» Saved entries

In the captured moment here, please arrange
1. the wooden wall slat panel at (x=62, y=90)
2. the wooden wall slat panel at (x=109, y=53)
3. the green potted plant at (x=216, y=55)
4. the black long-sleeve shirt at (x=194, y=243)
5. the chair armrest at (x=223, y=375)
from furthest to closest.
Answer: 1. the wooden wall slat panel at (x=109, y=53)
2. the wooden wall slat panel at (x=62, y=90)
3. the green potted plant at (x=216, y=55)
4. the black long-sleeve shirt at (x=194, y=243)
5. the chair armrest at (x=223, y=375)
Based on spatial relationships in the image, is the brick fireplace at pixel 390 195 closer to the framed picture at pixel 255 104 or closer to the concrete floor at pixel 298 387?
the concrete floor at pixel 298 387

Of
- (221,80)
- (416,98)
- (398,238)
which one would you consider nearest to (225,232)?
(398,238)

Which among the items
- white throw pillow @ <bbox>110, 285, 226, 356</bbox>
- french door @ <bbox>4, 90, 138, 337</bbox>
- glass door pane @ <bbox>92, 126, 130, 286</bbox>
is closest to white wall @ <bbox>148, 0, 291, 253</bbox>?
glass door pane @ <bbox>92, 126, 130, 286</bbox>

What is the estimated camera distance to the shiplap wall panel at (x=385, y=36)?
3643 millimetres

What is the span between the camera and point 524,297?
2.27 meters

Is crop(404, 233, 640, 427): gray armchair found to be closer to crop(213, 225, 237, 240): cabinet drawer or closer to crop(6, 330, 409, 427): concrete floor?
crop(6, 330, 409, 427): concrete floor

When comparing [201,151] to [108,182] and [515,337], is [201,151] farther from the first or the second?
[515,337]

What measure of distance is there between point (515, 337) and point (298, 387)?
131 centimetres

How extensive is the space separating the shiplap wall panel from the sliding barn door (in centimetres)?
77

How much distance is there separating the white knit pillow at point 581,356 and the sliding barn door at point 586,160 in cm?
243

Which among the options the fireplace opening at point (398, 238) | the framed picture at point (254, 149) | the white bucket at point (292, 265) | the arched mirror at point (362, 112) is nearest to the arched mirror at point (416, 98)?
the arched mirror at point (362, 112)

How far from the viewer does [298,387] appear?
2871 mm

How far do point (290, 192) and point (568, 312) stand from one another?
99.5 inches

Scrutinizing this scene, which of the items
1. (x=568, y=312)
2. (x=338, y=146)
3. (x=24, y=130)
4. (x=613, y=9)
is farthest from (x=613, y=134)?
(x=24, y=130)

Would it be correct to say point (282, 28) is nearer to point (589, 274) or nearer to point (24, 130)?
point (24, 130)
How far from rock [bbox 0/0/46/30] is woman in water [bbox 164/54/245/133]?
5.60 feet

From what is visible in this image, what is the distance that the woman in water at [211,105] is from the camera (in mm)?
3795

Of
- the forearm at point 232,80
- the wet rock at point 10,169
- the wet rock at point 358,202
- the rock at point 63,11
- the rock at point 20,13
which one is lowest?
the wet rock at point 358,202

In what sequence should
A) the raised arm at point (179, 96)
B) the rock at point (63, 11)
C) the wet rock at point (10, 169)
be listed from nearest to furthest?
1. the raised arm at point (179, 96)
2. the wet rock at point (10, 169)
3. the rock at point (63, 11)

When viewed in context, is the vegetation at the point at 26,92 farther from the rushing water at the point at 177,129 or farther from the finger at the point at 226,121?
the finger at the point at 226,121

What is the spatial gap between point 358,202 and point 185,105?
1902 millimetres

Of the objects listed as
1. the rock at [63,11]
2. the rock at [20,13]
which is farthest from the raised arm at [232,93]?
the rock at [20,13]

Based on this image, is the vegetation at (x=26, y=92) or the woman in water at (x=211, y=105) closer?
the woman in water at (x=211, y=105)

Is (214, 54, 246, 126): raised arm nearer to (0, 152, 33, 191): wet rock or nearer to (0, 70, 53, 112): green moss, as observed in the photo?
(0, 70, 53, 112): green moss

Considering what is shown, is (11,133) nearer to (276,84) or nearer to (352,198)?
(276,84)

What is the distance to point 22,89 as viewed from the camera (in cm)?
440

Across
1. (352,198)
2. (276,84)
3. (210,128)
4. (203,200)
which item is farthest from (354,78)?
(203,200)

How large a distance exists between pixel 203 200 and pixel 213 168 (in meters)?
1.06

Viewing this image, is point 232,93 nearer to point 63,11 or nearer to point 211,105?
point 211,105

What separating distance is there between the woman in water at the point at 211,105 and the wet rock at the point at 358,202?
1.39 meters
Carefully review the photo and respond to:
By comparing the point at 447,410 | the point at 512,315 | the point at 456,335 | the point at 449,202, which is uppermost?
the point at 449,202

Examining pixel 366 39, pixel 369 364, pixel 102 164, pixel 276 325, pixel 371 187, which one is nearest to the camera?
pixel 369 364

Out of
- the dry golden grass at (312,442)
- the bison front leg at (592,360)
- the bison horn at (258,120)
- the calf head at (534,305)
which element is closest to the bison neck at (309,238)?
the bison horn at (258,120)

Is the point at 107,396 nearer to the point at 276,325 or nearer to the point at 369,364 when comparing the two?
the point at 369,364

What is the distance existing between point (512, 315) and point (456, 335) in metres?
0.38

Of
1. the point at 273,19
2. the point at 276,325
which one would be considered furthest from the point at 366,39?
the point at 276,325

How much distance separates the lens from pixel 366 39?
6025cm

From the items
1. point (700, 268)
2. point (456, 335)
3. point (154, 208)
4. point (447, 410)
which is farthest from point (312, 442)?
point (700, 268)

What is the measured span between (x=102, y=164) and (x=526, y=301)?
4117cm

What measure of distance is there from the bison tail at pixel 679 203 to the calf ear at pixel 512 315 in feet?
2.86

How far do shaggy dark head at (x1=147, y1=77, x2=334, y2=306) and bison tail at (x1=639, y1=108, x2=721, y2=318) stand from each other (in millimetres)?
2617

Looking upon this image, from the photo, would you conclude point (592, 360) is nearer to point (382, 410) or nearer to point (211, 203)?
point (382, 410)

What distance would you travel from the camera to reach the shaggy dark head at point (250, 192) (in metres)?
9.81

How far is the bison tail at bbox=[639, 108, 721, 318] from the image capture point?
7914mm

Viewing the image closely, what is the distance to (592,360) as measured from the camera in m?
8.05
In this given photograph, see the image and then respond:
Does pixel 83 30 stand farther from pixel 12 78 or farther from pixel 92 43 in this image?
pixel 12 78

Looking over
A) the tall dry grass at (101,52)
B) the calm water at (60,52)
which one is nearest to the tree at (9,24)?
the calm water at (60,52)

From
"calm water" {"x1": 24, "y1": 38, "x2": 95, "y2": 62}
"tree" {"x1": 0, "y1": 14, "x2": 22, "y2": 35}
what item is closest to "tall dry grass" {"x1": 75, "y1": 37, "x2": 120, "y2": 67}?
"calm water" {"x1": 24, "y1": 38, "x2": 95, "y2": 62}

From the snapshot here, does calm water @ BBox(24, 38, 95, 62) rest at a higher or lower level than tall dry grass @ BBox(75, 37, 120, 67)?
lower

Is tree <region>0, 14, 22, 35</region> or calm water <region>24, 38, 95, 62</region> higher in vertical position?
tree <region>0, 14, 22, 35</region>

» DO THIS
Output the records above in their entirety, exactly.

» EXERCISE RESPONSE
In the captured moment here, please arrange
1. the wooden wall slat panel at (x=62, y=90)
2. the wooden wall slat panel at (x=109, y=53)
3. the green potted plant at (x=216, y=55)
4. the black long-sleeve shirt at (x=194, y=243)
5. the chair armrest at (x=223, y=375)
from furthest to closest.
Answer: 1. the wooden wall slat panel at (x=109, y=53)
2. the wooden wall slat panel at (x=62, y=90)
3. the green potted plant at (x=216, y=55)
4. the black long-sleeve shirt at (x=194, y=243)
5. the chair armrest at (x=223, y=375)
Based on spatial relationships in the image, is the brick fireplace at pixel 390 195 closer to the framed picture at pixel 255 104 or closer to the concrete floor at pixel 298 387?
the concrete floor at pixel 298 387

Of
- (221,80)
- (416,98)
- (398,238)
which one would you consider nearest to (225,232)?
(398,238)

Which among the items
- white throw pillow @ <bbox>110, 285, 226, 356</bbox>
- french door @ <bbox>4, 90, 138, 337</bbox>
- glass door pane @ <bbox>92, 126, 130, 286</bbox>
is closest to white wall @ <bbox>148, 0, 291, 253</bbox>?
glass door pane @ <bbox>92, 126, 130, 286</bbox>

What is the estimated camera distance to the shiplap wall panel at (x=385, y=36)?
3643 millimetres

What is the span between the camera and point 524,297?
2.27 meters

Is crop(404, 233, 640, 427): gray armchair found to be closer to crop(213, 225, 237, 240): cabinet drawer or closer to crop(6, 330, 409, 427): concrete floor?
crop(6, 330, 409, 427): concrete floor

When comparing [201,151] to [108,182] and [515,337], is [201,151] farther from the first or the second?
[515,337]

What measure of distance is there between point (515, 337) and point (298, 387)?
131 centimetres

How extensive is the space separating the shiplap wall panel from the sliding barn door (in centimetres)?
77

How much distance is there separating the white knit pillow at point 581,356 and the sliding barn door at point 586,160 in cm?
243

Which among the options the fireplace opening at point (398, 238) | the framed picture at point (254, 149) | the white bucket at point (292, 265) | the arched mirror at point (362, 112) is nearest to the arched mirror at point (416, 98)?
the arched mirror at point (362, 112)

How far from the viewer does [298,387] appear?
2871 mm

How far do point (290, 192) and point (568, 312) stand from one another?
99.5 inches

Scrutinizing this scene, which of the items
1. (x=568, y=312)
2. (x=338, y=146)
3. (x=24, y=130)
4. (x=613, y=9)
is farthest from (x=613, y=134)?
(x=24, y=130)

Would it be correct to say point (282, 28) is nearer to point (589, 274) or nearer to point (24, 130)?
point (24, 130)
How far from rock [bbox 0/0/46/30] is woman in water [bbox 164/54/245/133]?
5.60 feet

From what is visible in this image, what is the distance that the woman in water at [211,105] is from the camera (in mm)?
3795

Of
- the forearm at point 232,80
- the wet rock at point 10,169
- the wet rock at point 358,202
- the rock at point 63,11
- the rock at point 20,13
which one is lowest?
the wet rock at point 358,202

In what sequence should
A) the raised arm at point (179, 96)
B) the rock at point (63, 11)
C) the wet rock at point (10, 169)
be listed from nearest to furthest?
1. the raised arm at point (179, 96)
2. the wet rock at point (10, 169)
3. the rock at point (63, 11)

When viewed in context, is the vegetation at the point at 26,92 farther from the rushing water at the point at 177,129 or farther from the finger at the point at 226,121?
the finger at the point at 226,121

What is the spatial gap between point 358,202 and point 185,105?
1902 millimetres

Of the objects listed as
1. the rock at [63,11]
2. the rock at [20,13]
which is farthest from the raised arm at [232,93]?
the rock at [20,13]

Based on this image, is the vegetation at (x=26, y=92) or the woman in water at (x=211, y=105) closer?
the woman in water at (x=211, y=105)

Is (214, 54, 246, 126): raised arm nearer to (0, 152, 33, 191): wet rock or nearer to (0, 70, 53, 112): green moss, as observed in the photo?
(0, 70, 53, 112): green moss

Considering what is shown, is (11,133) nearer to (276,84) or nearer to (352,198)?
(276,84)

What is the distance to point 22,89 as viewed from the camera (in cm)?
440

Across
1. (352,198)
2. (276,84)
3. (210,128)
4. (203,200)
which item is farthest from (354,78)?
(203,200)

How large a distance exists between pixel 203 200 and pixel 213 168 (in meters)?
1.06

Viewing this image, is point 232,93 nearer to point 63,11 or nearer to point 211,105?
point 211,105

What separating distance is there between the woman in water at the point at 211,105 and the wet rock at the point at 358,202?
1.39 meters
Carefully review the photo and respond to:
By comparing the point at 447,410 | the point at 512,315 | the point at 456,335 | the point at 449,202, which is uppermost?
the point at 449,202

Examining pixel 366 39, pixel 369 364, pixel 102 164, pixel 276 325, pixel 371 187, which one is nearest to the camera?
pixel 369 364

Out of
- the dry golden grass at (312,442)
- the bison front leg at (592,360)
- the bison horn at (258,120)
- the calf head at (534,305)
which element is closest to the bison neck at (309,238)?
the bison horn at (258,120)

Is the point at 107,396 nearer to the point at 276,325 or nearer to the point at 369,364 when comparing the two?
the point at 369,364

What is the distance existing between point (512, 315) and point (456, 335) in metres?
0.38

Of
1. the point at 273,19
2. the point at 276,325
which one would be considered furthest from the point at 366,39?
the point at 276,325

How much distance separates the lens from pixel 366 39?
6025cm

From the items
1. point (700, 268)
2. point (456, 335)
3. point (154, 208)
4. point (447, 410)
which is farthest from point (312, 442)?
point (700, 268)

What is the measured span between (x=102, y=164) and (x=526, y=301)?
4117cm

What measure of distance is there from the bison tail at pixel 679 203 to the calf ear at pixel 512 315 in feet?
2.86

How far do shaggy dark head at (x1=147, y1=77, x2=334, y2=306) and bison tail at (x1=639, y1=108, x2=721, y2=318) stand from each other (in millimetres)?
2617

Looking upon this image, from the photo, would you conclude point (592, 360) is nearer to point (382, 410) or nearer to point (211, 203)?
point (382, 410)

What distance would you travel from the camera to reach the shaggy dark head at point (250, 192) (in metres)?
9.81

How far is the bison tail at bbox=[639, 108, 721, 318] from the image capture point?
7914mm

Viewing the image closely, what is the distance to (592,360) as measured from the camera in m?
8.05
In this given photograph, see the image and then respond:
Does pixel 83 30 stand farther from pixel 12 78 or farther from pixel 92 43 in this image?
pixel 12 78

Looking over
A) the tall dry grass at (101,52)
B) the calm water at (60,52)
which one is nearest to the tree at (9,24)?
the calm water at (60,52)

From
"calm water" {"x1": 24, "y1": 38, "x2": 95, "y2": 62}
"tree" {"x1": 0, "y1": 14, "x2": 22, "y2": 35}
what item is closest to "tall dry grass" {"x1": 75, "y1": 37, "x2": 120, "y2": 67}?
"calm water" {"x1": 24, "y1": 38, "x2": 95, "y2": 62}

From the snapshot here, does calm water @ BBox(24, 38, 95, 62) rest at a higher or lower level than tall dry grass @ BBox(75, 37, 120, 67)?
lower

Is tree <region>0, 14, 22, 35</region> or calm water <region>24, 38, 95, 62</region> higher in vertical position?
tree <region>0, 14, 22, 35</region>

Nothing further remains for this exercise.